Cp.1 (Another Sight:LXS)

 色彩の混ざり合う世界の中、祭儀場の踊り場のような、紋様の描かれた法陣。

 幻想界の神は、その彼の座たる小さな世界の広間から、その様を見ていた。

 彼を中心とする法陣の頂点には、八色の光の球が配されている。

「彼ら」の思念に呼応するように、青と赤の光の球が力を注がれたように、その光が強くなる。

 それを見た後、彼は再び永い沈黙に戻った。

 やがて再び来る、彼らを試す新たなる運命の波濤を待ちわびる。

 苦境を乗り越える時に最も強くなる、色鮮やかな魂の輝きを望みながら。

「――《イリス》……」

 彼の立つ場所には、その魂を同じくするもう一人がいる。

 彼の言葉を静かに待つ、物言わぬ女の輪郭。

 虹色の光を全身に巡らせる『彼女』の抜け殻は、時を待つように彼の中で眠りについている。

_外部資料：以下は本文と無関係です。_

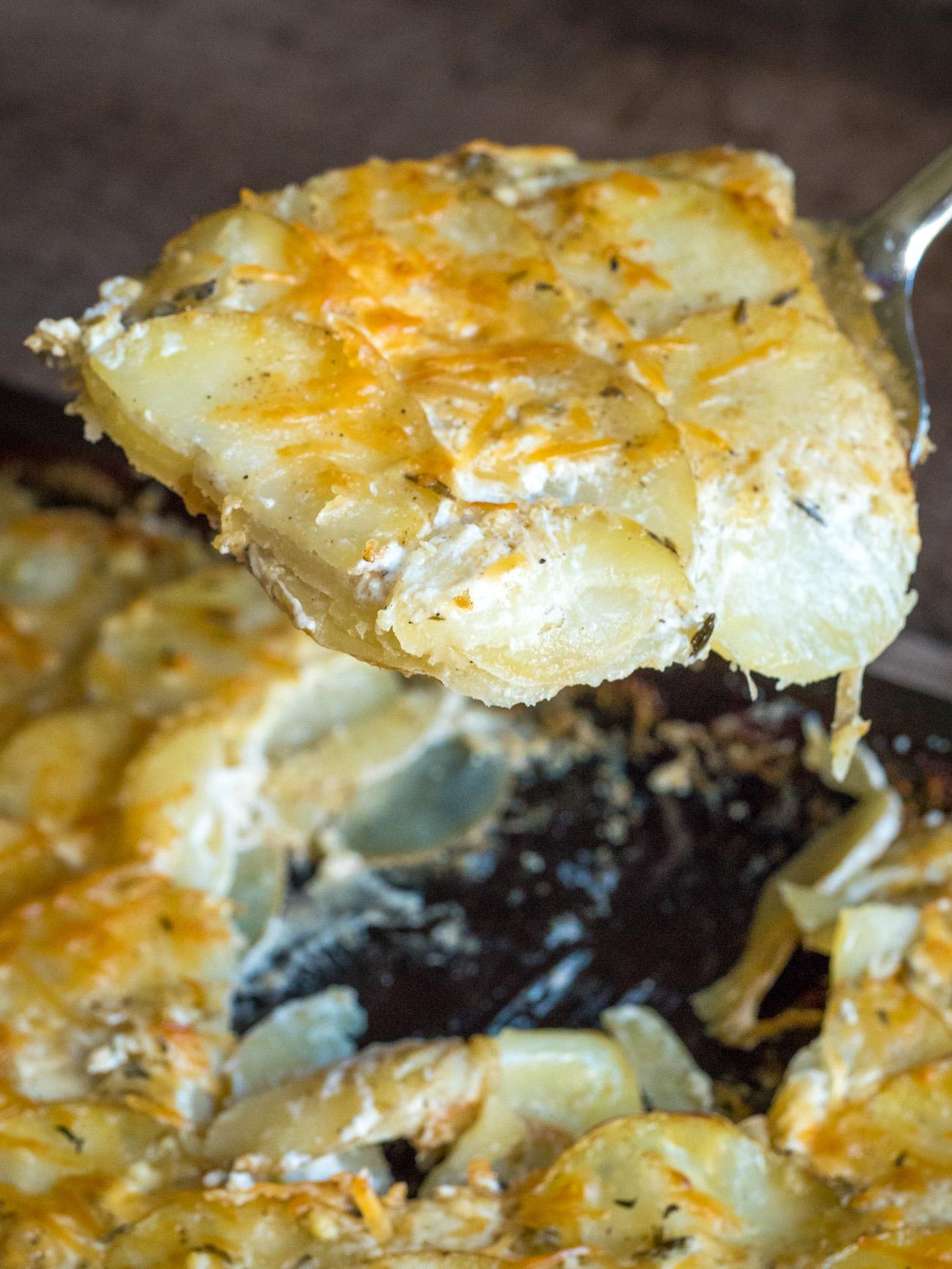 Big scoop of creamy sheet pan potatoes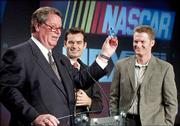 Nextel CEO Tim Donahue, left, holds a phone painted to resemble the NASCAR vehicle of Jeff Gordon, center, as Dale Earnhardt Jr. looks on. NASCAR got a new title sponsor for its top stock car racing series beginning in 2004, signing a 10-year deal with Nextel Thursday in New York.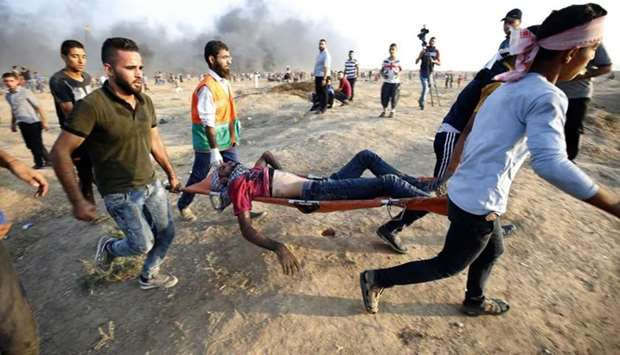 Demonstrators carry an injured Palestinian during clashes along the Israeli border fence, east of Ga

 彼女の存在こそが、幻想の神の企みの――『悲願』と『試練』全ての始まり。


 ――全ては、私と彼女の願いのために。


 彼は、『彼女』に囁くように語りかけ、彼女の目覚めと微笑みの時を待ち望み、今はただ、時の流れを待つように、再び静かな時の中に一人潜る。

 いずれ来る「時」を待ちわびながら、色彩の混ざり合う世界の中で、しばしの微睡に入った。

 夢の中――やがて来る、全てが光に還るその時を、夢に見ながら。